◆ **Work instructions**
1: Write out a portion of the passage on Swiss traders in India word for word. Begin at the words "Herman Gundert from" and stop after "Indigo from India.".
2: Answer these questions from the passage on Swiss traders in India:
(a) Which Swiss town were the Volkart brothers from?
(b) In what year did Johan Georg Volkart die?
(c) Who joined the firm in 1880?

◆ **Excerpt provided**
═══

First, we go to Switzerland, back in time when it was neither
the neutral financial behemoth it is today, nor a home to bankers and vaults. It
was home to traders and artisans, and interestingly Swiss mercenaries were its
earliest export. Soon, entrepreneurs were starting to taste success, Swiss
cheese and milk products started to get popular. Clockmakers came out with new
designs, the wristwatch had arrived, and Patek Philippe had made a name. Industrialists
and traders set up shop the world over, and believe it or not, Malabar was a
major trading partner for some of those firms!
Herman Gundert from the Basel Evangelical Mission had told
them about life in Tellicherry and Cannanore and the mission had set up the
first small industries in Malabar, making tiles and a few other things. The
Basel Mission, exporting from Africa and South India went on to employ some 6,500
during the first two decades of the 20th century. BEM has been the
subject of some books in India and has provided us with a vast trove of
photographs of those days. By then, many individual traders were dabbling in dyes
and fabrics and Leonhard Zeigler had already started making his fortune trading
Indigo from India.
The next set of Swiss traders who headed towards Cochin and
Malabar, the home of the spices, were two brothers from Winterthur, a town in
the North of Switzerland, namely Salomon Volkart, a heavily bearded stocky man
of stern character and his dapper younger brother Johan Georg Volkart. Seeing a
demand for cotton in the Swiss textile Industry, they headed to India, and
following that got involved in the export and commodity trade of many items
such as oils, coir, dyestuffs, rubber, tea, coffee, and a variety of spices.
They also became importers of paper, soap, matches, watches, textiles, and
machinery into India.
Johan George Volkart was the first to move to Calcutta and
work for Wattenbach and Co, as its cotton purchasing agent. In 1844, Solomon,
his elder brother left for India, to check the Indian scene out, and visit his
younger brother. Solomon returned (never to visit India again) and started
working for the Rieter brothers – the fabric printers, but in 1851, decided it
was time to venture out into business as Volkart Brothers, with Johan and
gradually, they networked with many other Swiss companies entrenched in Asia
trade. Europe was clamoring for Indian cotton and spices and so Volkart
Brothers or V.B. was established in Bombay with Johan resident in Bombay and
Solomon holding the fort in Winterthur. He then went on to establish offices in
Bombay, Colombo, Cochin, and Karachi. Many other branches followed, with the
expansion of the rail network in India and the opening of the Suez Canal in
1869. Johan Georg, unfortunately, passed away unexpectedly in 1861 at Bombay,
just before his scheduled return to Switzerland, and Rudolph Ahler took over.
Volkart went on to do excellent business and in 1875, after
Ahler’s retirement, decided to re-register the company in London. Georg (Solomon’s
son) and Theodor Reinhart, his son-in-law, took over the reins. Another son-in-law
August F Ammann joined the firm in 1880 and with the alignment of the Indian
Rupee to the silver standard, Volkart’s fortunes rocketed. By the end of the
first world war, Volkart had become leading cotton exporters from India and
were particularly successful because they also handled insurance within their
establishment.

═══

(Spatial relation data)
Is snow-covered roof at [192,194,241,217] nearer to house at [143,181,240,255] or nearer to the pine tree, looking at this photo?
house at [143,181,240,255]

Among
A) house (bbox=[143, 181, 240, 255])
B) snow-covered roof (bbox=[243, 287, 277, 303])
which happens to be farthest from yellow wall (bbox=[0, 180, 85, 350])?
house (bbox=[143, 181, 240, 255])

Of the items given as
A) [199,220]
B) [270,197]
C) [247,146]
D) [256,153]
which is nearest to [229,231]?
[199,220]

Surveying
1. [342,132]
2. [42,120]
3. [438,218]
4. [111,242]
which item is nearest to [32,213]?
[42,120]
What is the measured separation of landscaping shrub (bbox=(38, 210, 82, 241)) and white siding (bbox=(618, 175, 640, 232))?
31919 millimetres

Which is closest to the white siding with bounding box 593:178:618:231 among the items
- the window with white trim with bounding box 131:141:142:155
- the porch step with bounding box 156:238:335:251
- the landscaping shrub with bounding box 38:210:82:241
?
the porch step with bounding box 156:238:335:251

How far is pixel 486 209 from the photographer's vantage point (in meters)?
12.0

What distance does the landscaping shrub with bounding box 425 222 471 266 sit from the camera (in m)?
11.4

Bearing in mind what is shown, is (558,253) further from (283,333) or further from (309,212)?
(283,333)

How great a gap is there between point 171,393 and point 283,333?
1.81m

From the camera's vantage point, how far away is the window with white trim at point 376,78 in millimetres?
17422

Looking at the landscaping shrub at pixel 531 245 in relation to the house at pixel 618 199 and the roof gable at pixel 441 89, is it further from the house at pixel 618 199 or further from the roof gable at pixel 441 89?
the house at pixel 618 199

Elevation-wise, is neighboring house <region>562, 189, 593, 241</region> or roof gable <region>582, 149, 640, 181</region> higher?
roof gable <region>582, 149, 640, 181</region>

═══

◆ **Solutions below**
1:
Herman Gundert from the Basel Evangelical Mission had told
them about life in Tellicherry and Cannanore and the mission had set up the
first small industries in Malabar, making tiles and a few other things. The
Basel Mission, exporting from Africa and South India went on to employ some 6,500
during the first two decades of the 20th century. BEM has been the
subject of some books in India and has provided us with a vast trove of
photographs of those days. By then, many individual traders were dabbling in dyes
and fabrics and Leonhard Zeigler had already started making his fortune trading
Indigo from India.

2:
(a) Winterthur
(b) 1861
(c) August F Ammann